**原文抜粋:**
======

例えば、非晶質酸化物層を局所的に結晶化させる方法は、上述したレーザアニール、プラズマ処理、ランプ加熱などの方法に限定されるものではなく、様々な結晶化方法を用いることができる。
また、本発明の薄膜トランジスタ及び薄膜トランジスタの製造方法は、TFT基板(薄膜トランジスタ基板)の発明としても有効である。
【産業上の利用可能性】
【0240】
本発明に係る半導体デバイス及び薄膜トランジスタ、並びに、それらの製造方法は、LCDや有機ELディスプレイのスイッチング素子の製造方法として利用できる。また、プラスチックフィルムをはじめとするフレキシブル素材に半導体の薄膜を形成し、フレキシブル・ディスプレイをはじめ、ICカードやIDタグなどの製造方法に幅広く応用できる。
【特許請求の範囲】
【請求項1】
所定の材料からなる半導体を備えた半導体デバイスであって、
前記所定の材料と同じ組成の材料からなる導電体を備え、
前記半導体が、結晶質の前記所定の材料からなり、かつ、前記導電体が、非晶質の前記所定の材料からなり、
前記所定の材料が、酸化インジウムを主成分とし、さらに、該所定の材料が、正二価の金属酸化物及び/又は正三価の金属酸化物を含有しており、
前記所定の材料が、IYbO(酸化インジウム―酸化イッテリビウム)又はIGZO(酸化インジウム−酸化ガリウム−酸化亜鉛)であることを特徴とする半導体デバイス。

======

[画像に基づく空間に関する質問]
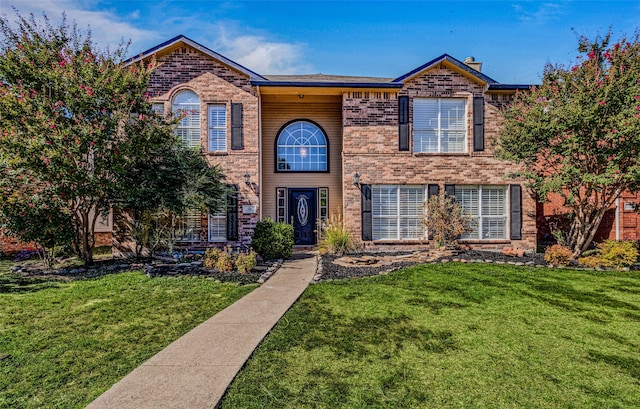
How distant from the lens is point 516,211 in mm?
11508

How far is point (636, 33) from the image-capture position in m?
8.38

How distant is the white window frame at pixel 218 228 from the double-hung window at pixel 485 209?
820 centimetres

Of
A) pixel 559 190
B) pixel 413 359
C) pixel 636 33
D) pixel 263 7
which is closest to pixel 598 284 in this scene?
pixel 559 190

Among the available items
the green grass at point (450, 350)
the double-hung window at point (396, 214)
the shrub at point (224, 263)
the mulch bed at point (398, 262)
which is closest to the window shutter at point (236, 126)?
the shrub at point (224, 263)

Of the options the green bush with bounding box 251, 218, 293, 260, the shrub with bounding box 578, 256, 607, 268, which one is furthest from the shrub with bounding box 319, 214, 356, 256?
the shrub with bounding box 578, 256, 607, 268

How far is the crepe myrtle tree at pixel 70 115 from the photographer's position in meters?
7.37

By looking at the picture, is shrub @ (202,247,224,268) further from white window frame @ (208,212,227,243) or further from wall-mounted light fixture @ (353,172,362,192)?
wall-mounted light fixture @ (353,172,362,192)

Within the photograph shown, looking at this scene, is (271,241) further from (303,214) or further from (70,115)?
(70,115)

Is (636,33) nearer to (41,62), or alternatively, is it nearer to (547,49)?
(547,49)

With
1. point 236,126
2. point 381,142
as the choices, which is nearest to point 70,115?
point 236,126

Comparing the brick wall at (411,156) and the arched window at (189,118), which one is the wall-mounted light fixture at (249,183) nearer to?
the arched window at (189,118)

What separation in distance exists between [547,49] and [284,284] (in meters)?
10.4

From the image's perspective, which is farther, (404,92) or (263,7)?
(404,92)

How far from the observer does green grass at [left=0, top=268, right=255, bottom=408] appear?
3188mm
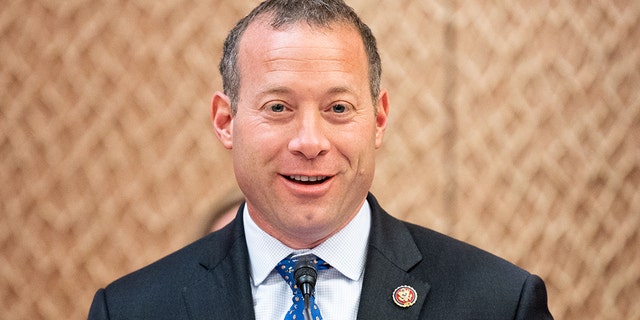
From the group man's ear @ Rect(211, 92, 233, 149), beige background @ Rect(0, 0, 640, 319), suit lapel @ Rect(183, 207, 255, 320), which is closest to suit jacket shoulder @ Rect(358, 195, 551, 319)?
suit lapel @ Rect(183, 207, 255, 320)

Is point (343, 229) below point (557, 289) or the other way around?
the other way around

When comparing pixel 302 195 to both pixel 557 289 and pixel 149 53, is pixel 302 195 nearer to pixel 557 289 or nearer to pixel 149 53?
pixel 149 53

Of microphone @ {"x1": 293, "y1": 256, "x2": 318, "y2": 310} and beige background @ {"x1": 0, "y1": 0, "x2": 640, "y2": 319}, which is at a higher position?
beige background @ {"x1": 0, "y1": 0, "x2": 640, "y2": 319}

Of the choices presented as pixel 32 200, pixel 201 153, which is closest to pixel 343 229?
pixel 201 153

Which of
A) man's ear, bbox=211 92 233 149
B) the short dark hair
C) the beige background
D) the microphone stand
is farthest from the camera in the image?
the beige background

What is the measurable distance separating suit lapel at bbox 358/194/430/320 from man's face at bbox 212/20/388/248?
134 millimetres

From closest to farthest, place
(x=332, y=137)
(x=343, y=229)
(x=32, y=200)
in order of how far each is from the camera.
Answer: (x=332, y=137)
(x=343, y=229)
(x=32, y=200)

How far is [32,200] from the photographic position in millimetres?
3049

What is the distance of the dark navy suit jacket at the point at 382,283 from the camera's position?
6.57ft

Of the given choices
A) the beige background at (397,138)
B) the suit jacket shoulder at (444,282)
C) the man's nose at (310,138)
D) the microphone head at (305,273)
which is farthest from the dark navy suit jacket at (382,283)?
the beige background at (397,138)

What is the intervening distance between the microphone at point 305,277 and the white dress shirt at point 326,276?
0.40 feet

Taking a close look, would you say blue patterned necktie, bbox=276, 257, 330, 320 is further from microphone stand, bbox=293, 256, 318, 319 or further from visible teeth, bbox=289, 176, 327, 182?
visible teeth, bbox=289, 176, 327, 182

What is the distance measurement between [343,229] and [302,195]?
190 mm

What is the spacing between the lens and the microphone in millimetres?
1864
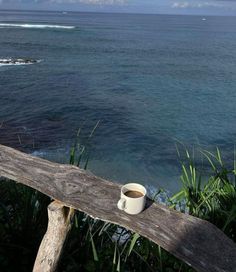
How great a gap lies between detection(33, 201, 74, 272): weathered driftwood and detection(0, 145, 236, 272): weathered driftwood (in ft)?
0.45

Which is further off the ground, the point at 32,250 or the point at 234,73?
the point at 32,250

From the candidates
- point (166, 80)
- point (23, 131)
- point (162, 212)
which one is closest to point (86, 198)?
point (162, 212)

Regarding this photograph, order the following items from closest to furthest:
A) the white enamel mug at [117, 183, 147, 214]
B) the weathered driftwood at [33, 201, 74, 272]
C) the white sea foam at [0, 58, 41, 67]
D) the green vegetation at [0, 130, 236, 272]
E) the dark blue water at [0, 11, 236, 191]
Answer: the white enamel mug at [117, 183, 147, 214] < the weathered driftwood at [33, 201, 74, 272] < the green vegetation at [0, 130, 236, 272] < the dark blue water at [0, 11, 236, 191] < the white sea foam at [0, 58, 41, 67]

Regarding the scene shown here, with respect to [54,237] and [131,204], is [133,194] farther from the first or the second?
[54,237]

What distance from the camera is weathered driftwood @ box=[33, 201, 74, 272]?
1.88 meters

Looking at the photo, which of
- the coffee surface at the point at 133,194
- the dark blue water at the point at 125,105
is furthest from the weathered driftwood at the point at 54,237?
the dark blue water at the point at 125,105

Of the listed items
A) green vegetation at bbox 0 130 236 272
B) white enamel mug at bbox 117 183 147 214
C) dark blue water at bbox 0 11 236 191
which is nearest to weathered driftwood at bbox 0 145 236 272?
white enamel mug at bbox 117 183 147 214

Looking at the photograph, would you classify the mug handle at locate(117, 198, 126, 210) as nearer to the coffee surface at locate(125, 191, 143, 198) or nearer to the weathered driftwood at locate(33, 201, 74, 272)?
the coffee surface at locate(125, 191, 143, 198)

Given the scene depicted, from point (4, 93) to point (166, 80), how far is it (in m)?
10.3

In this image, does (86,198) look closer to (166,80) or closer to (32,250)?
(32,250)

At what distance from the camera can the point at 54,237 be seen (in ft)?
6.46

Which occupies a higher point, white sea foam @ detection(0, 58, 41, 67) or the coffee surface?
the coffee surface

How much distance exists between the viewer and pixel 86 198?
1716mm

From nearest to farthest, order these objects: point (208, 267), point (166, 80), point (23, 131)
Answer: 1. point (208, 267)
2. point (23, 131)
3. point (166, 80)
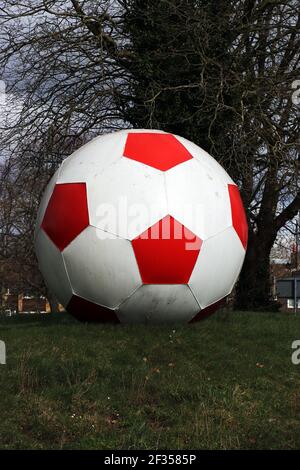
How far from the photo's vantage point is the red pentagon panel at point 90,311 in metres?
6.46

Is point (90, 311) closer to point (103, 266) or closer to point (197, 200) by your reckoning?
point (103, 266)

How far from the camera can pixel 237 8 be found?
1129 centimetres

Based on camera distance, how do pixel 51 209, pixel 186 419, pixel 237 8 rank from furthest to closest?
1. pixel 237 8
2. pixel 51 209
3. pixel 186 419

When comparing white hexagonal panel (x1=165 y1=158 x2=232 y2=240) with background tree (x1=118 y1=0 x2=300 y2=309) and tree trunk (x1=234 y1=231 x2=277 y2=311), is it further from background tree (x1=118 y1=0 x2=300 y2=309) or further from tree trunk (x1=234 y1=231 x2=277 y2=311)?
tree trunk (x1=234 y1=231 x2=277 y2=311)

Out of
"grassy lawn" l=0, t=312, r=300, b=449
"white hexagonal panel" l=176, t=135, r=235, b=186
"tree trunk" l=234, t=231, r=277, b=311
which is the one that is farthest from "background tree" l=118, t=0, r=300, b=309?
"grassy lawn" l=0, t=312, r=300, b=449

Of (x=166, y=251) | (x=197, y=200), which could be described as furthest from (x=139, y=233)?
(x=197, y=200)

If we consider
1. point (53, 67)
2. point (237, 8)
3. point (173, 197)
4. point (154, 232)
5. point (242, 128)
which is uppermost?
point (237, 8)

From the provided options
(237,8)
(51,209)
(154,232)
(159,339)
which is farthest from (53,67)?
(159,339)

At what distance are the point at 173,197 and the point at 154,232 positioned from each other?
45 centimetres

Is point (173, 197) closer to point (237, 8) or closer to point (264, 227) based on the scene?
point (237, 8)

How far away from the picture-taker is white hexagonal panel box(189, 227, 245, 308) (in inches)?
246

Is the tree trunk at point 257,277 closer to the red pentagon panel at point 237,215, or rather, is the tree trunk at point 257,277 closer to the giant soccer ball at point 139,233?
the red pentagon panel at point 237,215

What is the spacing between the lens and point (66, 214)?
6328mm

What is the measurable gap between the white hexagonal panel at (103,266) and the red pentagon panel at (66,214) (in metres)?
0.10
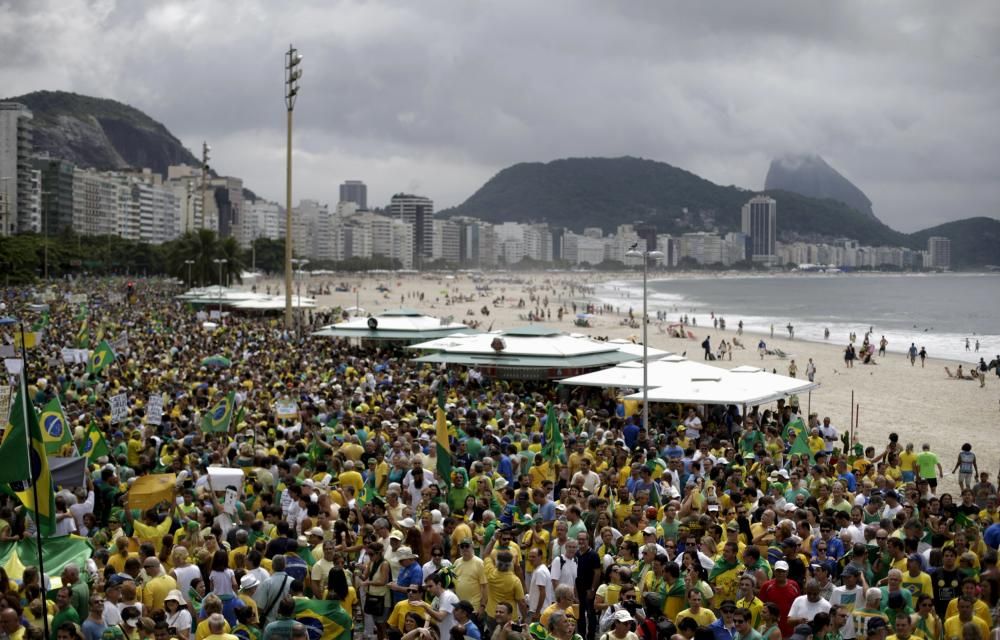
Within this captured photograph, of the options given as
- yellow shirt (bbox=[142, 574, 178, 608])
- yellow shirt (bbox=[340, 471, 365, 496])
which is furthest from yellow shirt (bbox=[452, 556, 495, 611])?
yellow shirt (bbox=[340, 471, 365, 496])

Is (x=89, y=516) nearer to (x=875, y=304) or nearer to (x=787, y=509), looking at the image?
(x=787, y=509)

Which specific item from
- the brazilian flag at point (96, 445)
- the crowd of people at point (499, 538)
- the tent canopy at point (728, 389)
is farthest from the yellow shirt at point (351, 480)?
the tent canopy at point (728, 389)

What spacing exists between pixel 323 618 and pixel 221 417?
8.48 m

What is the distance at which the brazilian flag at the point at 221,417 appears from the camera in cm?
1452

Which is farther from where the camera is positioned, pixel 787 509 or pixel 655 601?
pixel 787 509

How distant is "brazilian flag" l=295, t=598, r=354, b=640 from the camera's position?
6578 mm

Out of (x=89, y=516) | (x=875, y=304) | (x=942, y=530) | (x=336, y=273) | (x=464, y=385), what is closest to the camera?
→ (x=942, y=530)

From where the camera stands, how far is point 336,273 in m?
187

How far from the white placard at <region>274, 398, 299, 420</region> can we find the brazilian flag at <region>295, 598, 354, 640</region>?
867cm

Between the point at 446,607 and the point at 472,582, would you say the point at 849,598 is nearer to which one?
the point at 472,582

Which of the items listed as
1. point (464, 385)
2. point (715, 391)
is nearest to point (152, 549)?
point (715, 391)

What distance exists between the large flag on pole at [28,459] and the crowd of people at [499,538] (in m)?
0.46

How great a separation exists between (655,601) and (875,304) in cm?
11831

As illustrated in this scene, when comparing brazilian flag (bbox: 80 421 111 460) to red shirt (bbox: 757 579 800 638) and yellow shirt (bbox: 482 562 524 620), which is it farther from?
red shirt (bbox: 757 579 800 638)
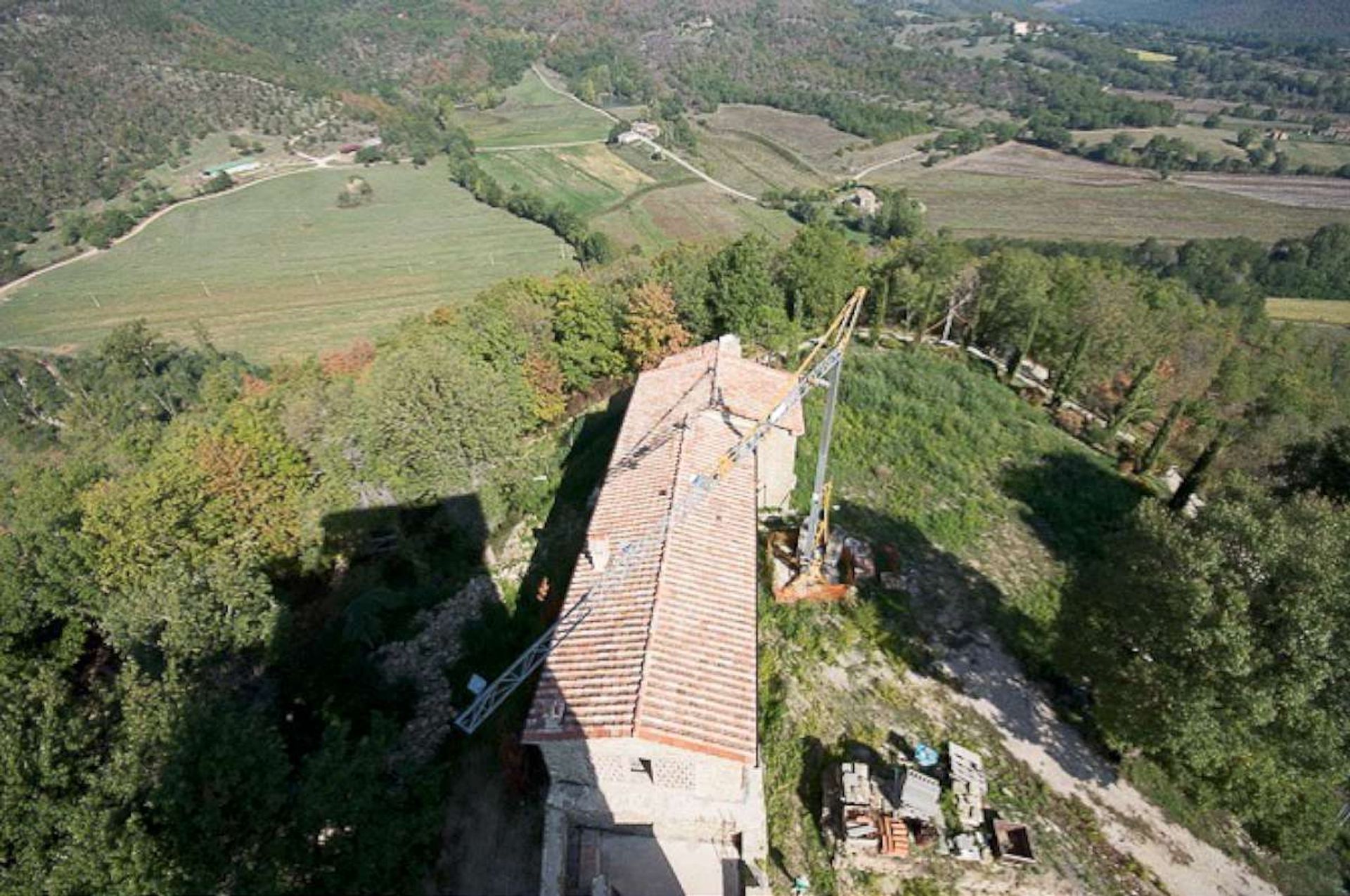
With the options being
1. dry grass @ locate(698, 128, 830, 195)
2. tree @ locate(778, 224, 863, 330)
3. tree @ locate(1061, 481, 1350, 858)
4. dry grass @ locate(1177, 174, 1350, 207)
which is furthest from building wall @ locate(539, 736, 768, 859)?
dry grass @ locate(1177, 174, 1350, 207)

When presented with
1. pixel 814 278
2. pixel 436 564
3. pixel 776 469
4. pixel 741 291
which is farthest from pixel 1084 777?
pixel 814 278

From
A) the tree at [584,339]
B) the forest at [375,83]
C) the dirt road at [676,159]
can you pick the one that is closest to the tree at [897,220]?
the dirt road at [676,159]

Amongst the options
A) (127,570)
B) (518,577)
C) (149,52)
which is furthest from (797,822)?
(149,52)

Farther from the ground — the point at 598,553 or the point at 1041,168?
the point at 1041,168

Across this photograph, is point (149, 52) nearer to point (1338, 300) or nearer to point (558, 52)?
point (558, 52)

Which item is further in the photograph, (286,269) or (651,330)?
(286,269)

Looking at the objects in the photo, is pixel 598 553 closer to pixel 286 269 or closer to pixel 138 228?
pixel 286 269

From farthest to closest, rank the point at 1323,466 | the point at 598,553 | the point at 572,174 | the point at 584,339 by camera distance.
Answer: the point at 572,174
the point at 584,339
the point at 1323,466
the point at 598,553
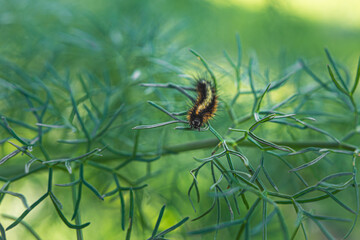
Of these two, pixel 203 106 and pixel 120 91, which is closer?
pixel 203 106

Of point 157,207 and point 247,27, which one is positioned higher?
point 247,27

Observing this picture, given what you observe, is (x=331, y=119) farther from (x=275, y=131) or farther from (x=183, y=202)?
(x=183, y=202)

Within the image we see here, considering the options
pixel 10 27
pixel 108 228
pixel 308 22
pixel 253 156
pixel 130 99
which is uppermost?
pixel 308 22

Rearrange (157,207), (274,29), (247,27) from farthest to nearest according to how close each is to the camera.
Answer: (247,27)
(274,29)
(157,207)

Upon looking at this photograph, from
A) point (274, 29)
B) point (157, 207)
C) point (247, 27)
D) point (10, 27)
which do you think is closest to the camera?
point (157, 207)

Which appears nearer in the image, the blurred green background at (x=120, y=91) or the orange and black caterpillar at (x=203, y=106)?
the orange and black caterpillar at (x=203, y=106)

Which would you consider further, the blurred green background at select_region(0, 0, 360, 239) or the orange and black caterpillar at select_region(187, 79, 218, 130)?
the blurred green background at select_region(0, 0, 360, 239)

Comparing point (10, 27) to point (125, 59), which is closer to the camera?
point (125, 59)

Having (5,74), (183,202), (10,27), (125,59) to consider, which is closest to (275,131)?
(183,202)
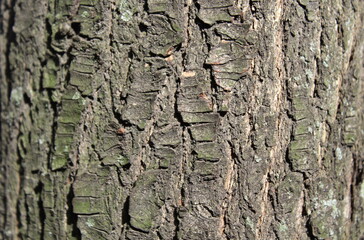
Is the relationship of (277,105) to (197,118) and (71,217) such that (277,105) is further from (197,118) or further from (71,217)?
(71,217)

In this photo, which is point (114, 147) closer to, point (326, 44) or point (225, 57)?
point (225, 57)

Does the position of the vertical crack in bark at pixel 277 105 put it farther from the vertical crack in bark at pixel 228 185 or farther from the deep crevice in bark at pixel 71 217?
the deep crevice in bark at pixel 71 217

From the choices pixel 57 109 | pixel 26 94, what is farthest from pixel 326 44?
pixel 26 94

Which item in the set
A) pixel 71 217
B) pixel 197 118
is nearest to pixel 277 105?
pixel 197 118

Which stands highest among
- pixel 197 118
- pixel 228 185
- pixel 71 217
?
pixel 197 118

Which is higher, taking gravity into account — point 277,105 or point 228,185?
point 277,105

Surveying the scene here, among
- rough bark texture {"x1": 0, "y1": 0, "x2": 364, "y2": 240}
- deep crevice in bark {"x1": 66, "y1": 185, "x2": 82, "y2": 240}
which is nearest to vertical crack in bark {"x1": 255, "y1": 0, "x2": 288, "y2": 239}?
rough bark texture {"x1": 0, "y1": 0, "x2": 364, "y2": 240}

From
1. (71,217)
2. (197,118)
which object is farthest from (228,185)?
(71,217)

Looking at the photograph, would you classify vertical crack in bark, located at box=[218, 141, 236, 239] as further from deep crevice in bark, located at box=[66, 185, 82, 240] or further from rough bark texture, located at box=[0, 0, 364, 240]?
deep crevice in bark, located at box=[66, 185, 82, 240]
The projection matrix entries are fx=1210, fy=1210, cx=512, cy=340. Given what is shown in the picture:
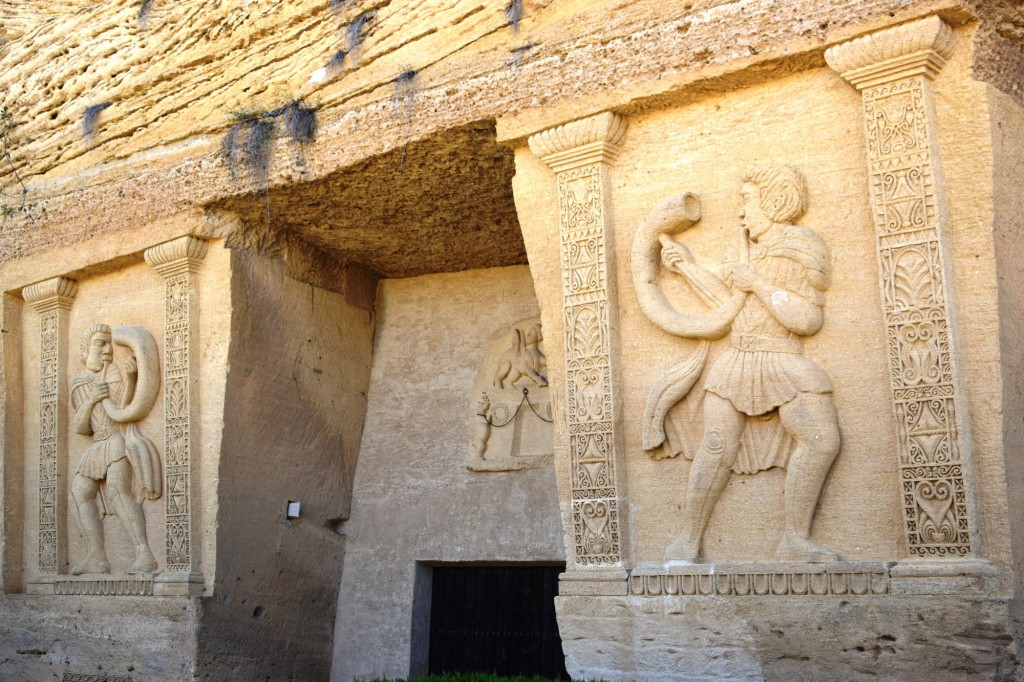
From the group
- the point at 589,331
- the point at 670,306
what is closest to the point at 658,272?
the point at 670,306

======

**設問:**
半導体デバイスに関する原文抜粋で、請求項1の所定の材料の主成分とされているものは何ですか。

**解答:**
酸化インジウムです。